Comprehensive pharmaceutical care to prevent drug-related readmissions of dependent-living elderly patients: a randomized controlled trial

Patients 65 years of age and older, who were home-cared or nursing home residents in ambulatory care, admitted to one of the cooperating wards with a minimum hospital stay of expected three days and existing medication at admission were eligible for this study. Cooperation wards were four departments of non-intensive care units at the German University Hospital Aachen, Germany: the Departments of Urology, Neurology, Internal Medicine III (Gastroenterology and Metabolic Disorders) and Internal Medicine I (Cardiology, Pneumology and Angiology). We started recruitment with the three departments of the previous study (Urology, Neurology and Internal Medicine III). Because of the low participation rate, we added the department of Internal Medicine I after 6 months. Home-cared participants could receive care from informal or formal care-givers (e.g., family members or nurses). Informed consent was obtained from all individual participants or their legal representatives. After providing their consent, patients were randomized either to standard care (control group) or comprehensive pharmaceutical care (intervention group). Patients were randomized successively after being included in the study. Block randomization was chosen with 10 participants per block. A randomization list was generated at www.​randomization.​com. After study enrolment, the current number of included patient was the indicator for the allocation on the randomization list. Enrolment and allocation to the study group was conducted by the researcher (RL). The intervention was conducted by clinical pharmacists of the University hospital pharmacy (KS, CG, NH). Previous participation in the study was defined as the exclusion criterion.

The comprehensive pharmaceutical care service was established in a previous study and included a detailed medication history, medication reconciliation and a medication safety check directly after inclusion in the study and during the entire stay on the cooperating wards [20]. Medication was checked for new prescriptions, and a medication review was repeated with each newly prescribed drug. Medication safety checks included the plausibility of medication, check for drug allergies, renal/liver dysfunction and dosage adjustment, relevant laboratory data, contraindications, dosage, drug-drug interactions, adverse drug reactions, medications before surgery or other interventions, adequate duration of drug therapy, need for patient information, and therapeutic drug monitoring. Transitional care at discharge included medication reconciliation at discharge and providing recommendations for the discharge letter. After discharge, the comprehensive pharmaceutical care service ended, and all study patients received their ‘standard care’. The pharmacists had access to the data needed for the pharmaceutical care service. The service included also face-to-face counselling with the patients (e.g., for performing a detailed medication history or clarify potential problems in drug therapy).

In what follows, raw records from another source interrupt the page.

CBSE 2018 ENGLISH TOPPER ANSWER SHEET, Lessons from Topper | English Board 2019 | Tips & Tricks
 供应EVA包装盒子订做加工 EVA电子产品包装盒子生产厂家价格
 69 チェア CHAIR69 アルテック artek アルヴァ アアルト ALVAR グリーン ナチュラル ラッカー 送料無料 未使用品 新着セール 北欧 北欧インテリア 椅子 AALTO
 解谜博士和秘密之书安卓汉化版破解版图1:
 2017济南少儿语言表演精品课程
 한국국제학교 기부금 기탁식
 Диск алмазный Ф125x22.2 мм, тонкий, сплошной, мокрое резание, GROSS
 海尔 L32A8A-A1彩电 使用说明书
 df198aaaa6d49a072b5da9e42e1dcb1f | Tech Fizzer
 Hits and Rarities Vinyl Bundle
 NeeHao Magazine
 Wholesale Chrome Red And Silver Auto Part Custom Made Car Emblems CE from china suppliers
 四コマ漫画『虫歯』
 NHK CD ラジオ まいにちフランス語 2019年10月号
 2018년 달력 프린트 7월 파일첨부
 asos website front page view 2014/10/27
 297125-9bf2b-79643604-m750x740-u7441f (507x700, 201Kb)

Drug-related problems (DRPs) were identified during the entire pharmaceutical care process during the hospital stay. For each DRP, a specific recommendation was addressed to the health care team. Each recommendation was discussed with the healthcare team, and the physician decided if he or she followed the recommendations. The medication was checked again and registered, if the recommendation was partly or fully followed. The DRPs were documented and classified using the APS-Doc system [22], which we extended with three more subcategories in ‘others’.

All pharmaceutical care activities were defined in standard operating procedures and performed by independent, trained clinical pharmacists to ensure the same standard of intervention for all patients in the intervention group. To ensure the equality of the observations for both treatment groups, intervention pharmacists (CG, KS, NH) worked independently from the researcher (RL). The intervention pharmacists were trained in all details of the SOP. They had one to three years of experience in clinical pharmacy. The intervention was established in three departments for the duration of the previous study. After closing that study, the intervention was not transferred to daily routine. Thus, standard care did not include clinical pharmacists in the health care team on the ward. Clinical pharmacists in this hospital are working in the hospital pharmacy and have contact with the wards mainly by telephone. A detailed medication review was only performed on explicit request of a physician. As described in our previous study, the routine medication process on the ward was performed by physicians and nurses.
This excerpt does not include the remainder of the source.